Les relations entre la RDC et le Rwanda peinent à se normaliser depuis l'arrivée massive dans l'est congolais de Hutus rwandais accusés d'avoir massacré des Tutsi lors du génocide rwandais de 1994. "Le génocide des Tutsi joue un rôle clé", confirme à TV5 Monde Christoph Vogel, chercheur à l’Université de Gand, en Belgique, et spécialiste de la RDC. "Les guerres au Congo qui ont suivi 1994, et qui restent en partie nourries par les effets du génocide – notamment l’installation des forces génocidaires à l’est du Congo depuis – sont au centre de nombreux contentieux.

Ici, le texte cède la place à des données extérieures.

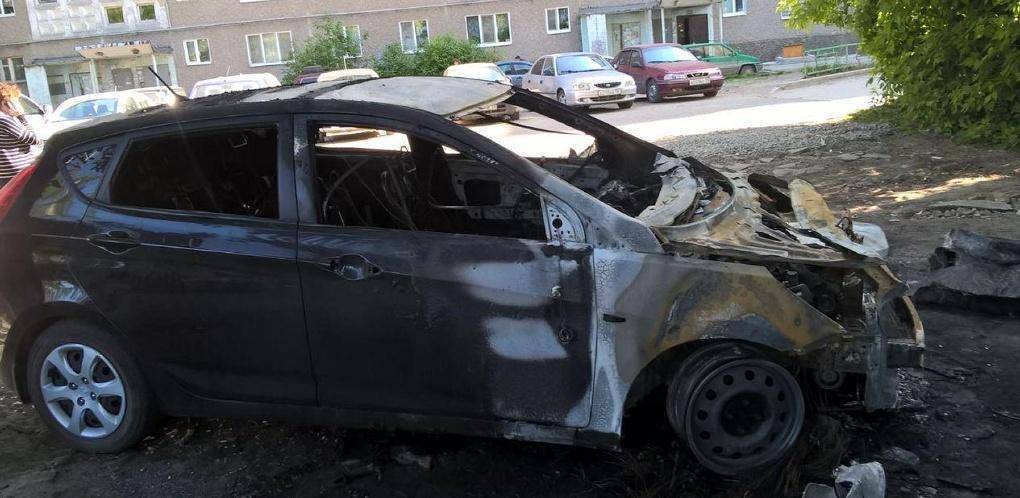 Ночью на Бебеля сожгли автомобиль: хозяева подозревают в поджоге управляющую компанию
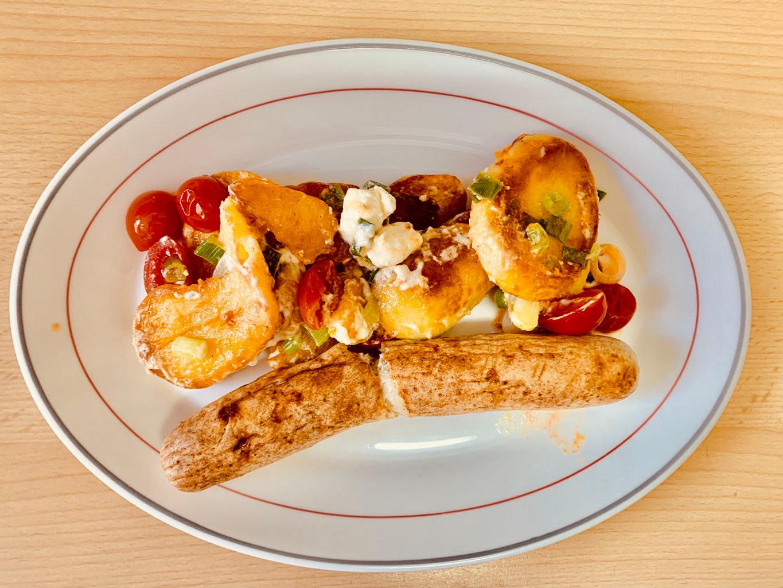 Kartoffelpfanne mit Grillwurst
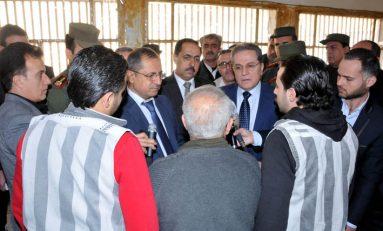 وزيرا الداخلية والعدل من سجن دمشق المركزي: الوقوف على وضع السجناء قانونياً وحل مشاكلهم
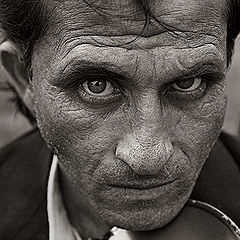 "photo ""gipsy man portrait"""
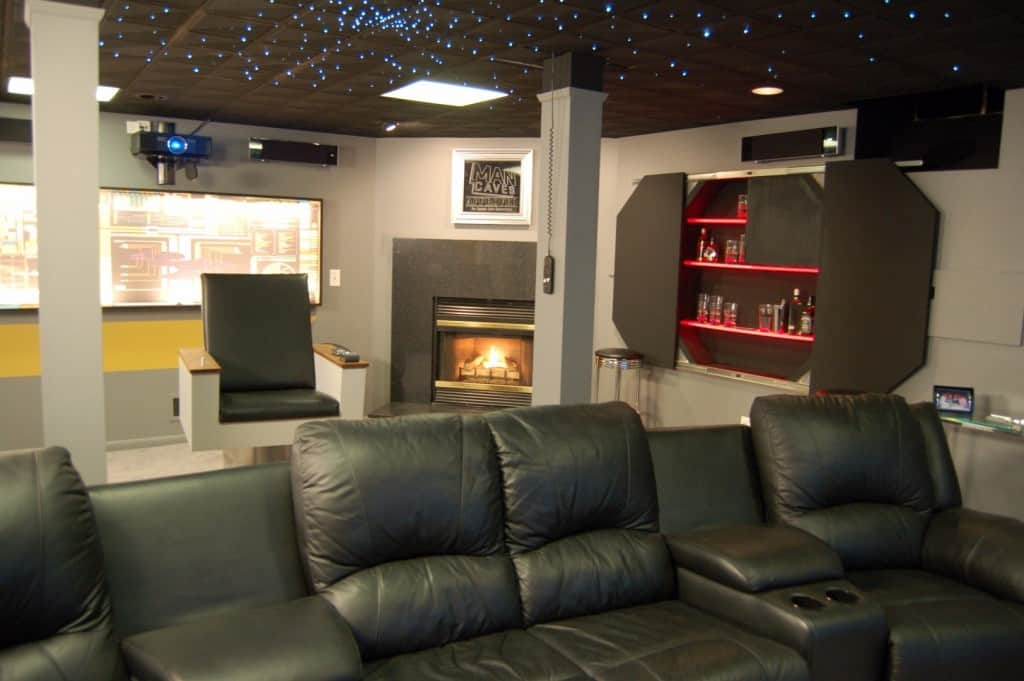 10 Of The Most Awesome Man Caves Youll Ever See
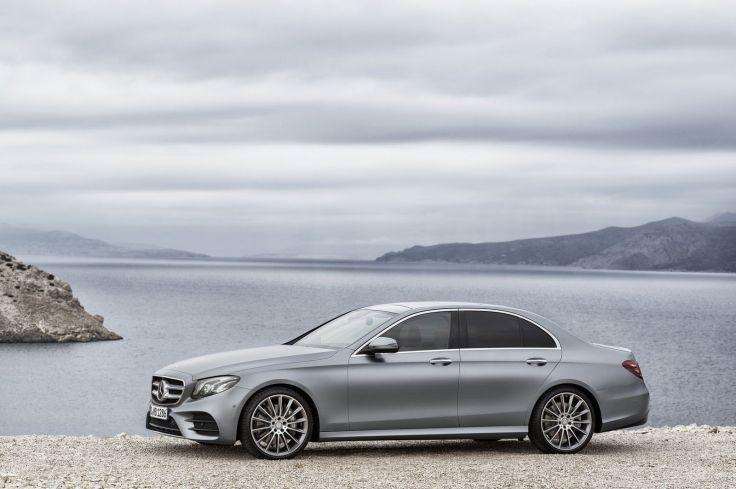 High Tech E Cl Pushes Mercedes Ahead Of Rivals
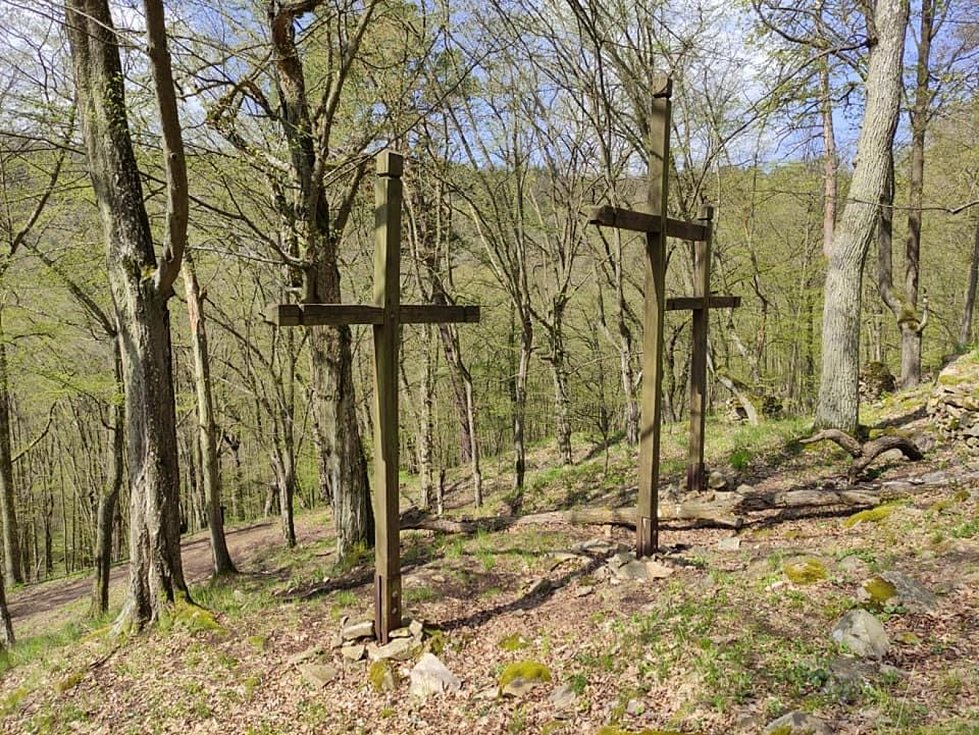 Kříž nad kaňonem Oslavy u Glorietu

Lorsque le Rwanda pointe au caractère inédit et singulier du génocide, notamment l’intention et précision clinique de ce crime total, nombre de Congolais réclament aussi un génocide congolais. (...) Les réclamations congolaises sont vues par Kigali comme une banalisation du génocide qui a eu lieu au Rwanda". Surtout, "les héritiers des génocidaires qui avaient fui en 1994, et qui sont toujours présents dans l’est du Congo, sont considérés comme un danger par le Rwanda", précise Pierre Boisselet, coordonateur du Baromètre sécuritaire du Kivu, un projet du Groupe d’études sur le Congo (GEC).
L’ancien régime rwandais hutu a été soutenu par le Zaïre de Mobutu Sese Seko, qui a tenu le pays d'une main de fer pendant 32 ans, entre 1965 et 1997. "Lorsque ensuite le Front patriotique rwandais (FPR) a pris le pouvoir en arrêtant le génocide en 1994, de nombreux membres de l’ancien régime génocidaire ont effectivement fui au Congo. Le Rwanda a reproché à ce moment-là à la RDC d’accueillir des génocidaires", reprend Pierre Boisselet.
Pour la RDC, le Rwanda veut garder "une emprise"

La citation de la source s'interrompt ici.